Por si fuera poco, se ha demostrado que estas criaturas reaccionan al SARS-CoV-2 de una forma muy similar a la nuestra. Al contagiarse, presentan síntomas parecidos a los experimentados por los humanos y tienen propensiones similares a desarrollar las dificultades respiratorias. Debido a lo cual, su reacción a una vacuna puede ser uno de los reflejos más fieles que podremos encontrar para ejemplificar la respuesta que daría el organismo humano.

Resultados prometedores

El Instituto Jenner, de la Universidad de Oxford (Inglaterra) ha sido uno de los primeros en iniciar las pruebas con los macacos rhesus. Los resultados positivos que estas han dado han mejorado mucho el panorama del proceso de desarrollo de una vacuna contra el COVID-19.
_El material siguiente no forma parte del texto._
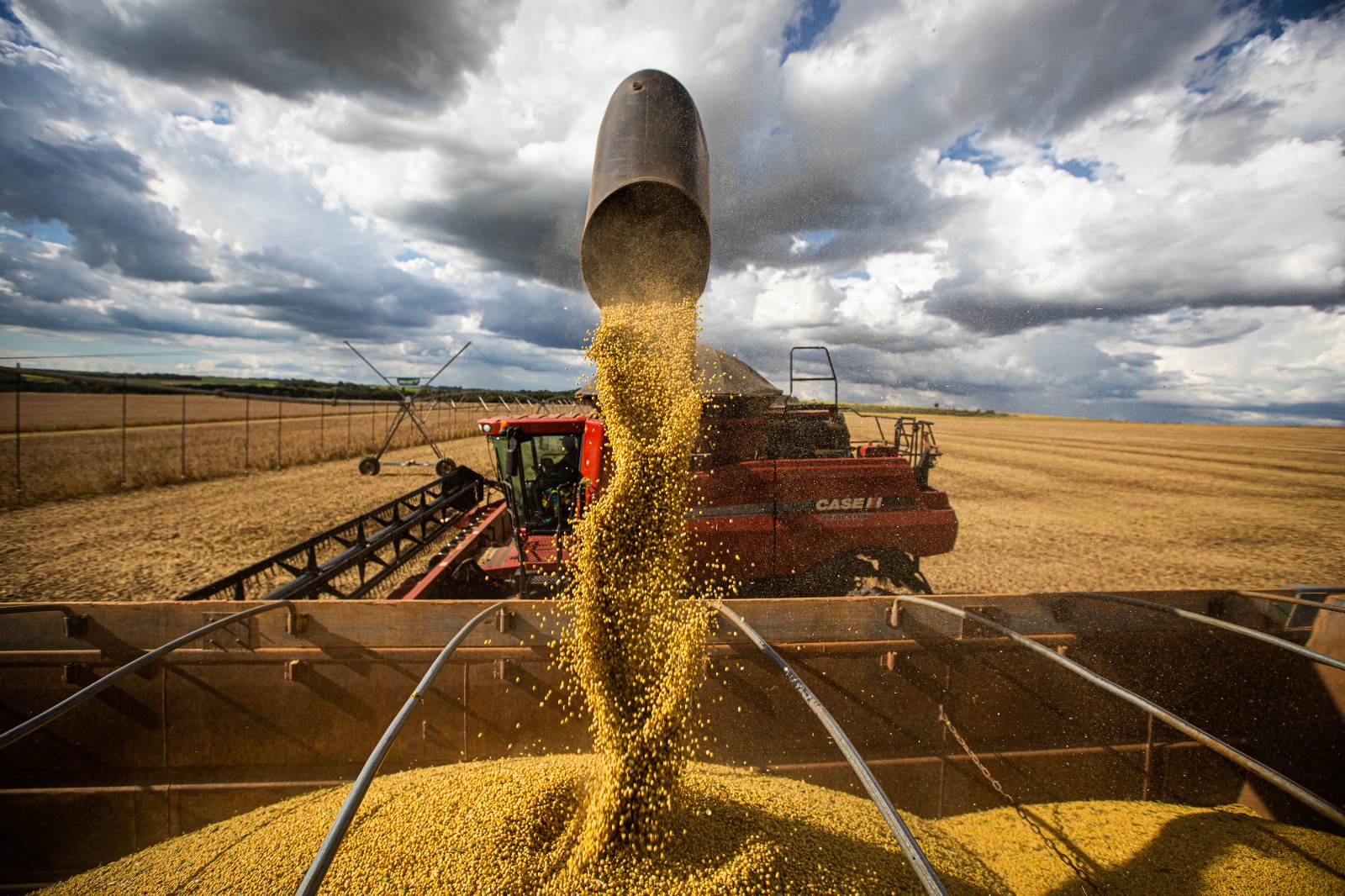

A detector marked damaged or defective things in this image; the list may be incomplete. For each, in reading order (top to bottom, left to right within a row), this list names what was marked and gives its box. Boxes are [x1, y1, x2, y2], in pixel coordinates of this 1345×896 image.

Durante la investigación, 6 de estas criaturas fueron vacunadas con el prototipo de la universidad y luego expuestas al virus. Ninguna de ellas desarrolló síntomas y se mantuvieron completamente sanas.
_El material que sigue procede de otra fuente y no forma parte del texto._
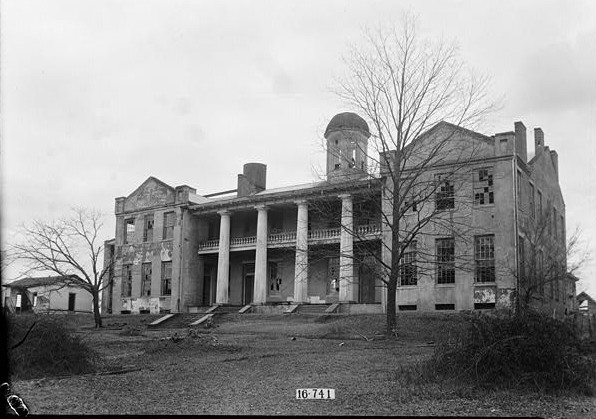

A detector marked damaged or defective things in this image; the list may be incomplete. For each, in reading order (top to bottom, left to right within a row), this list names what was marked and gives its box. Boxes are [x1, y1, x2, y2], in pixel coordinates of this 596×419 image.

En China, la compañía autóctona SinoVac también comenzó a realizar estudios con los monos rhesus. Recientemente anunció por primera vez que los resultados de sus pruebas habían sido positivos. Dos semanas después de haber dado un par de dosis diferentes a 8 macacos, el equipo de investigación introdujo directamente el virus en sus pulmones.

Una semana después de eso, ninguno de los monos había desarrollado una infección. Asimismo, los que mostraban al menos una huella viral mínima, también presentaban signos de un sistema inmunológico activo que mantenía la infección a raya.

Por si fuera poco, como lo hemos dicho, esta no es la primera vez que este macaco participa en este tipo de labores. En realidad, también fue un aliado vital cuando se desarrollaron fármacos para combatir a uno de los primos del COVID-19, el síndrome respiratorio de Medio Oriente o MERS.

Las posibilidades

Los estudios realizados con los monos rhesus no solo ofrecen la ventaja inmediata de poder observar el nivel de efectividad de los prototipos de vacuna. De hecho, también pueden convertirse en una ventana hacia la patogénesis de la enfermedad.

En pocas palabras, se podría contar con un punto de observación para comprender mejor todos los estadios de desarrollo del virus. Lo que, a su vez se transformaría en una base de conocimientos más sólida con la que desarrollar tratamientos y herramientas con las que contrarrestarlo.

La llegada a la fase 1

Los resultados favorecedores de las pruebas en macacos rhesus han abierto las puertas a la fase 1 de la investigación de muchas vacunas. En dicha etapa, ya se pueden iniciar las pruebas de la vacuna en un grupo de al menos 100 humanos.

Por ahora, las 8 iniciativas del mundo que han iniciado dichas pruebas se encuentran justamente en esta etapa. Gracias a los macacos rhesus, este número podría aumentar pronto.

Luego de ella, se deberían pasar por las fases 2 y 3 correspondientes a pruebas en cientos y miles de sujetos para observar con más claridad los efectos de la vacuna en grandes grupos. Si todo sale bien, para septiembre ya debería existir al menos un modelo de vacuna aprobado, lo que permitiría el inicio para su producción en masa.